NVIDIA Releases Nemotron-CC, a 6.3-Trillion-Token English Language Common Crawl Dataset
NVIDIA is excited to announce the release of Nemotron-CC, a 6.3-trillion-token English language Common Crawl dataset for pretraining highly accurate large language models (LLMs), including 1.9 trillion tokens of synthetically generated data.
Results
Shown in Figure 1 are MMLU scores when training 8B parameter models for 1 trillion tokens, varying only the 73% English Common Crawl portion of the training data. Compared to the leading open English Common Crawl dataset DCLM, the high-quality subset Nemotron-CC-HQ increases the MMLU by +5.6.
Figure 1. MMLU scores for 8B parameter models trained for 1 trillion tokens
Furthermore, the full 6.3-trillion-token dataset matches DCLM on MMLU, but contains four times more unique real tokens. This unlocks effective training over a long token horizon: an 8 billion parameter model trained for 15 trillion tokens, of which 7.2 trillion came from Nemotron-CC, is better than the Llama 3.1 8B model: +5 on MMLU, +3.1 on ARC-Challenge, and +0.5 on average across ten diverse tasks.
Key Insights
Some of the key insights that led to these results include:
- Ensembling different model-based classifiers can help select a larger and more diverse set of high-quality tokens.
- Rephrasing can effectively reduce noise and errors in low-quality data and produce diverse variants with fresh unique tokens from high-quality data, leading to better results in downstream tasks.

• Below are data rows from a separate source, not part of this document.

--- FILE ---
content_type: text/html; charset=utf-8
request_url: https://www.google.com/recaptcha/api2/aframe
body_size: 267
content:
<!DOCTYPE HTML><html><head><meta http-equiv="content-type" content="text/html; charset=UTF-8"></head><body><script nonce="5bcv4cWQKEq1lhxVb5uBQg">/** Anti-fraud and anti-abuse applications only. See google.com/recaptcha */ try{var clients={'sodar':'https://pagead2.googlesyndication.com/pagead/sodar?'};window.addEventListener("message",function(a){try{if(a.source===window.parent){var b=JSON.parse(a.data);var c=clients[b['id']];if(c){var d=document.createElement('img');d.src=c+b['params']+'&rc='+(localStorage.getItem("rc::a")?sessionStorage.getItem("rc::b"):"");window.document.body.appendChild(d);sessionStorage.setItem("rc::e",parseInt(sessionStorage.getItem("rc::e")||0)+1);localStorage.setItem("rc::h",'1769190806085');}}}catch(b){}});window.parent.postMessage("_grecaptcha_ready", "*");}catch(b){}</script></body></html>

- Disabling traditional non-learned heuristic filters for high-quality data can further boost high-quality token yield without hurting accuracy.
Data Curation Steps
Using NVIDIA NeMo Curator, we extracted and cleaned data from Common Crawl and then:
- Filtered it for the English language
- Performed global fuzzy deduplication as well as exact substring deduplication
- Leveraged model-based filters such as DCLM, fineweb-edu for quality classification
- Applied various heuristic and perplexity filters to further remove lower-quality data
We also leveraged synthetic data generation pipelines to generate ~2 trillion tokens of synthetic data.
Conclusion
Nemotron-CC is an open, large, high-quality English Common Crawl dataset that enables pretraining highly accurate LLMs over both short and long token horizons. In the future, we hope to release more datasets that are key ingredients for state-of-the-art LLM pretraining, such as a specialized math pretraining dataset.
Acknowledgments
We thank the Common Crawl Foundation for hosting the dataset. We thank Pedro Ortiz Suarez for valuable feedback that improved the paper and Greg Lindahl for help with improving the data formatting and layout.
FAQs
Q: What is Nemotron-CC?
A: Nemotron-CC is a 6.3-trillion-token English language Common Crawl dataset for pretraining highly accurate large language models (LLMs).
Q: What is the difference between Nemotron-CC-HQ and DCLM?
A: Nemotron-CC-HQ increases the MMLU by +5.6 compared to DCLM, and has 4x more data.
Q: How was the dataset curated?
A: The dataset was curated using NVIDIA NeMo Curator, which extracted and cleaned data from Common Crawl, filtered it for the English language, performed deduplication, and applied various filters to remove lower-quality data.
Q: What is the purpose of the synthetic data generation pipelines?
A: The synthetic data generation pipelines were used to generate ~2 trillion tokens of synthetic data to further increase the size and diversity of the dataset.